What is being asked →
Go on with the text about PowerDVD 8 and MoovieLive, picking up right after its last sentence.

Extracted text →
□ □ □

Apart from your usual video and music playback, Cyberlink has integrated the new MoovieLive software and website into PowerDVD 8 to expand its capabilities many fold.
Yes, it does jump on the “social networking” bandwagon to some respects, but the demonstration was quite impressive – for movie buffs it can help catalogue your discs (pulling cover art from Amazon), you can review and rate them, read reviews from others and “share [all] the info with others.” That is, if you want to – it depends what you watch
It also registers what you’ve watched and when you watched it (again, this part is optional). It doesn’t even matter if you’re reading from the hard drive or DVD disc (if you’ve backed up your collection for example) just as long as the software can read the disc data. However, it’s worth mentioning that this doesn't apply to non DVD/Blu-ray backups though.
Facebook already has its own movie rating application, and while simple you can’t deny the massive market potential it has from its millions of users. We asked Cyberlink if there would be a MoovieLive plugin for Facebook and were told it was being considered for Q4.
Another feature is the Movieremix, which lets people play with and create “mash-ups” of the movies they own – adding extra subtitles, overlays and even personally recorded dialogue to scenes that can be spliced together in whatever order you feel like.

□ □ □

Collected data:

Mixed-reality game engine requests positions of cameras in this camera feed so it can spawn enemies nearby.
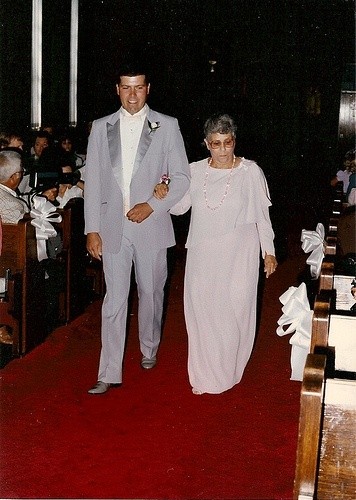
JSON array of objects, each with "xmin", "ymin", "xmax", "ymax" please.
[{"xmin": 29, "ymin": 153, "xmax": 80, "ymax": 190}]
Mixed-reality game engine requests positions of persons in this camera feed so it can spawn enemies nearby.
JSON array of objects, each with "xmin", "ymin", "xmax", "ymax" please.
[
  {"xmin": 330, "ymin": 149, "xmax": 356, "ymax": 206},
  {"xmin": 153, "ymin": 112, "xmax": 278, "ymax": 394},
  {"xmin": 0, "ymin": 126, "xmax": 85, "ymax": 281},
  {"xmin": 84, "ymin": 68, "xmax": 190, "ymax": 394}
]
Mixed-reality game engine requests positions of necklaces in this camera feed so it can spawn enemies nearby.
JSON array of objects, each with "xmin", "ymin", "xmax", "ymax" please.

□ □ □

Your response →
It works surprisingly well because it's just drag and drop, although because it can't be customised that much with extra content the novelty could wear off pretty quickly. It doesn’t require all that much hard drive space or processing power because it doesn’t actually do anything other than create bookmarks and tags, and since they can be uploaded and tagged to a film on the global MoovieLive database there could be a wealth of them out there. However this also means it requires the DVD/Blu-ray disc if you want to play back your mashup or anyone else’s – a serious pain in the backside, and likely a show-stopper for those who don't carry an entire movie collection around with them.
It’s how Cyberlink gets around potential copyright issues since it isn’t editing or storing the original content. Most of us will just upload it to YouTube under an anonymous account and let Google sort out the copyright infringement problems, even if it could be classed under fair use. Unfortunately Cyberlink doesn’t have this weight, and it understandably wants to protect other business interests.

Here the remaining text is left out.